April 2011 question 4

[AaronD]

Hi,

I was looking at question 4 from April 2011 and can't seem to get my head around the transition probabilities.

For example.
p1,1 = 0.7
Is this due to the fact that the only way we can go from state 1 (Poor) to state 1 is if we move downwards either once or twice, with probs .2 and .1 respectively, Which we take from 1 to give 0.7? If this is the case I don't understand why this would hold.

Another example:
p2,2 = .4
I think it might have something to do with 1 - prob of not moving. I.e. 1-(.2+.2+.1+.1)=.6 But I can be sure.

Any guidance here would be appreciated.

Thanks in advance

 

[Shiksha]

Hi Aaron,

I think since the probability of moving upwards to State 2 (Satisfactory) and to State 3 (Good) is 0.2 and 0.1 respectively and the values in a row of a transition matrix must sum to 1, the probability of being in State 1 is (1-0.2-0.1 = 0.7)
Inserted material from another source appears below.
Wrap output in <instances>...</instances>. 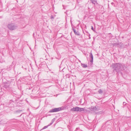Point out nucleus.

As for being in State 2, again the probability of moving upwards to State 3 and State 4 is 0.2 and 0.1 respectively but the probability of moving downwards from State 2 to State 1 is 0.2 since the question says there is a 20 per cent chance of moving down one level so by the law of total probability (i.e. that all the values in a row must sum to 1), the probability of being in State 2 is (1-0.2-0.1-0.2 = 0.4)

I hope this helps.